» Prompt 1
Write out the listing word for word, starting with the line that contains "The picture has" and going on through the end of the listing. Omit the pictures.
» Prompt 2
Pick up the passage on training the neural network system where it stops, and carry it forward.

» Excerpted text
====

The index value calculation portion 110 of the neuron model 100 may have the lower limit of the membrane potential of neurons of each layer suppressed by learning.

FIG. 10 is a diagram showing an example of signal input/output in neural network system 1. In the example in FIG. 10, input data and a teaching label indicating the correct answer to the input data are input to the neural network system 1. The neural network device 10 may receive the input of the input data, and the learning device 50 may receive the input of the teaching label. The combination of the input data and teaching label corresponds to an example of training data in supervised learning.

The neural network device 10 receives the input data and outputs an estimate based on the input data.

The learning device 50 performs learning of the neural network device 10. Learning here refers to adjusting the parameter values of the learning model by machine learning. The learning device 50 performs learning of a weight coefficient for the spike signal input to the neuron model 100. The weight Wij(l) in Expression (4) corresponds to an example of a weight coefficient whose value is adjusted by the learning device 50 through training. The weight Wij(l) in Expression (4) corresponds to, for example, the current value Iij(l) of the current flowing through the analog circuit and the conductance of the circuit. The following explanation uses the weight Wij(l).

The learning device 50 may perform learning of weight coefficients so that the magnitude of the error between the estimated value and the correct value indicated by the teaching label is reduced, using an evaluation function that indicates an evaluation of the error between the estimated value output by the neural network device 10 and the correct value.

====

» Task input
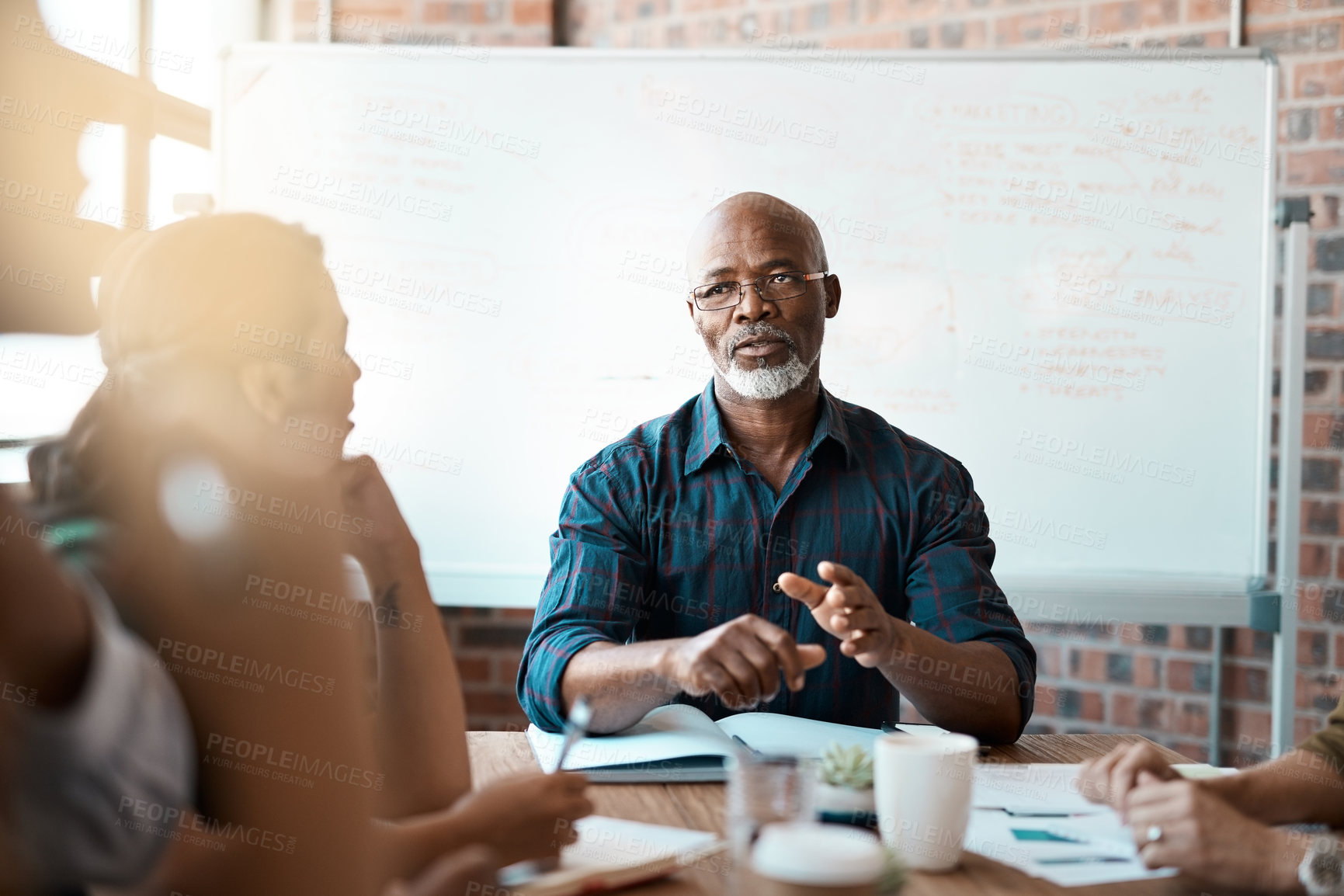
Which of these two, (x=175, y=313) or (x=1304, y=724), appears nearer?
(x=175, y=313)

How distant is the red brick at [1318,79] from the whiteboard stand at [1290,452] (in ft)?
1.25

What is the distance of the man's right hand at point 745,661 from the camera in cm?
112

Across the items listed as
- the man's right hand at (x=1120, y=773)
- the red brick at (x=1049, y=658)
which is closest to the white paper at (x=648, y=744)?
the man's right hand at (x=1120, y=773)

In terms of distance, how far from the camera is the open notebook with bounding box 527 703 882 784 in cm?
113

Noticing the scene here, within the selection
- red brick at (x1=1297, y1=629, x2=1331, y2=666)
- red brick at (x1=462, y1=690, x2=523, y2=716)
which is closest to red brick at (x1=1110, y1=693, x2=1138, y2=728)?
red brick at (x1=1297, y1=629, x2=1331, y2=666)

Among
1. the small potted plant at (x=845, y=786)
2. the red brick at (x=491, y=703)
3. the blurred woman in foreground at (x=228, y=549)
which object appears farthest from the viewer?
the red brick at (x=491, y=703)

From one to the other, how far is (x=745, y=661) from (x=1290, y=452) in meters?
1.60

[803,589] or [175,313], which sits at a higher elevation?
[175,313]

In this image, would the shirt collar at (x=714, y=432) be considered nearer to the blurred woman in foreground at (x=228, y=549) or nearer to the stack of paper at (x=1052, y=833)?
the stack of paper at (x=1052, y=833)

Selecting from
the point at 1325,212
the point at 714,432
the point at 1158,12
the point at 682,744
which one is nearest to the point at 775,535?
the point at 714,432

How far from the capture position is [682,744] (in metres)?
1.16

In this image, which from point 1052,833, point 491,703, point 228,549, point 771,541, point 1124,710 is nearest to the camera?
point 228,549

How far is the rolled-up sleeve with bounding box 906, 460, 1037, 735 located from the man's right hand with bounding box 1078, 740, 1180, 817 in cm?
34

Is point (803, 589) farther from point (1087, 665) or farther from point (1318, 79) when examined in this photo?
point (1318, 79)
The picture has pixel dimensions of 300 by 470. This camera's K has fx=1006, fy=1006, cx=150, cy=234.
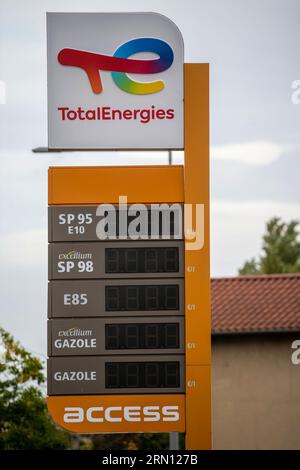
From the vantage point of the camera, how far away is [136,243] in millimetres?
13516

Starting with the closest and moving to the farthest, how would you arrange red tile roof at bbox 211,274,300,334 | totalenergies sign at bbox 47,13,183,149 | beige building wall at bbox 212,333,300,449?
totalenergies sign at bbox 47,13,183,149 < beige building wall at bbox 212,333,300,449 < red tile roof at bbox 211,274,300,334

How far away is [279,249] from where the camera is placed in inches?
2741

====

» Response 1
The picture has pixel dimensions of 300 by 470. This camera's K has fx=1006, fy=1006, cx=150, cy=234.
From the vantage point of the camera, how far away is [136,243] in millimetres?
13516

Starting with the closest and moving to the farthest, how would you arrange red tile roof at bbox 211,274,300,334 | totalenergies sign at bbox 47,13,183,149 | beige building wall at bbox 212,333,300,449?
totalenergies sign at bbox 47,13,183,149 < beige building wall at bbox 212,333,300,449 < red tile roof at bbox 211,274,300,334

How far away is [279,249] from where the camera is placed in inches?
2741

» Response 2
The learning device 50 is an example of a learning means. The learning device 50 is composed of, for example, a computer.

For example, machine learning methods, reinforcement learning methods, deep reinforcement learning methods, and the like may be applied as learning methods by the leaming device 50. More specifically, the learning device 50 may learn the characteristic value of the index value calculation portion 110 so that the gain is maximized under predefined conditions, following the method of reinforcement learning (deep reinforcement learning).

Existing learning methods such as error back propagation, for example, can be used as the learning method performed by the learning device 50.

For example, when the learning device 50 performs learning using the error back propagation method, the weights Wij(l) may be updated so that the weights Wij(l) is changed by the change amount ΔWij(l) shown in Expression (12).

$\begin{matrix} [Expression 4] &  \\ Δ w_{i j}^{(l)} = - η \frac{\partial C}{\partial w_{i j}^{(l)}} & (4) \end{matrix}$

η is a constant that indicates the learning rate. The learning rates in Expression (4) may be the same or different from each other.

C is expressed as in Expression (5).

$\begin{matrix} [Expression 5] &  \\ C := - \sum_{i = 1}^{N^{(M)}} κ_{i} \ln (S_{i} (t^{(M)})) + \frac{γ}{2} (t_{i}^{(M)} - t^{(ref)}) + γ_{v} \times Q & (5) \end{matrix}$

The first term in C corresponds to an example of an evaluation function that indicates the evaluation for errors between the estimated value output by the neural network device 10 and the correct value indicated by the teaching label. The first term of C is set as a loss function that outputs a smaller value the smaller the error.

M represents an index value indicating the output layer (final layer). N(M) represents the number of neuron models 100 included in the output layer.

κi represents the teaching label. Here, the neural network device 10 is assumed to perform class classification of N(M) number of classes, and that the teaching label is denoted by one-hot vector. It is assumed that κi=1 when the value of index i indicates the correct class, and κi=0 otherwise.

t(ref) represents the reference spike.

The term “γ/2(ti(M)-t(ref))²” is a term provided to avoid learning difficulties. This term is also called the Temporal Penalty Term. γ is a constant to adjust the influence of the Temporal Penalty Term, and γ>0. γ is also called the Temporal Penalty Coefficient.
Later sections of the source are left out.